Their togetherness in jeopardy, Pauline and Juliet seek satisfaction one night by making love the way they imagine their favorite celebrities—those they worship as “saints”—do. It’s erotic, but the girls are young; it’s not difficult to read this relationship as one that eschews the strictures of heterosexuality without applying the totalizing stamp of “lesbian.” It is one matter for the girls to characterize their intimacy on their own terms and another for outside observers to categorize it as if puzzling over the genus of a strange animal. We are eager, always, to make intimacy legible, but all bonds often veer into unplottable territory.

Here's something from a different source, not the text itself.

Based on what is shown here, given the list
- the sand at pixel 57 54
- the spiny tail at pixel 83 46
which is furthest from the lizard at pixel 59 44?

Despite the matrimony-centric schema ordering their perspectives on female friendship, the Victorians nonetheless depicted a sweeping calico of bonds between women. Charles Dickens’s 1865 novel Our Mutual Friend includes among its vast cast of characters the devoted companions Lizzie Hexam, who, like so many Dickensian heroines, is beautiful, selfless, and long-suffering, and Jenny Wren, a disabled dolls’ dressmaker who supports her alcoholic father and, though she seems whimsically idiosyncratic, refuses to suffer any man’s tomfoolery, particularly where Lizzie is concerned. This pair of young women, snarled in poverty and all its accompanying plights, takes succor in small tendernesses. After long, laborious days, they unpin each other’s hair by the fire, “it being Lizzie’s regular occupation when they were alone of an evening to brush out and smooth the long fair hair of the dolls’ dressmaker.”10 It’s a sensuous and romantic ritual—two young women basking in their mutual physical charms, silken streams tumbling across shoulders and bosoms as a fire
crackles in the dusk. And because Jenny Wren was accustomed to solitude before Lizzie came to live with her, it is fitting that she would revel in this companionship, determining that any husband would pale in comparison to her friend. “He couldn’t brush my hair like you do,” Jenny avows, “or help me up and down stairs like you do, and he couldn’t do anything like you do; but he could take my work home, and he could call for orders in his clumsy way…I’ll trot him about, I can tell him!”11
Jenny Wren speaks like a disenchanted personality from Mother Goose, and this is appropriate: Fanny Cleaver is her given name—one with a myriad of sexual implications—but, purportedly inspired by the English nursery rhyme, she rechristens herself. Her position in the novel is a slippery one—performative in a way that sometimes seems to resist her reduction to a disabled body. But then, Dickens’s track record in writing female characters, not to mention nonnormative ones, is pitted at best; perhaps he means Jenny’s sassy, hyper-girlish fantasies of a married future to be read as such: the adorably confident musings of a character who, as a result of her own, physical too muchness, has been altogether evacuated of sexuality, in name and in person (though she does, eventually, find a partner, and because this is a Dickens novel, he is disabled too). Regardless, Jenny’s stern assessment of this lacking hypothetical husband lays bare a crystalline hierarchy: no man, according to her predictions, can soothe and delight her the way that Lizzie does.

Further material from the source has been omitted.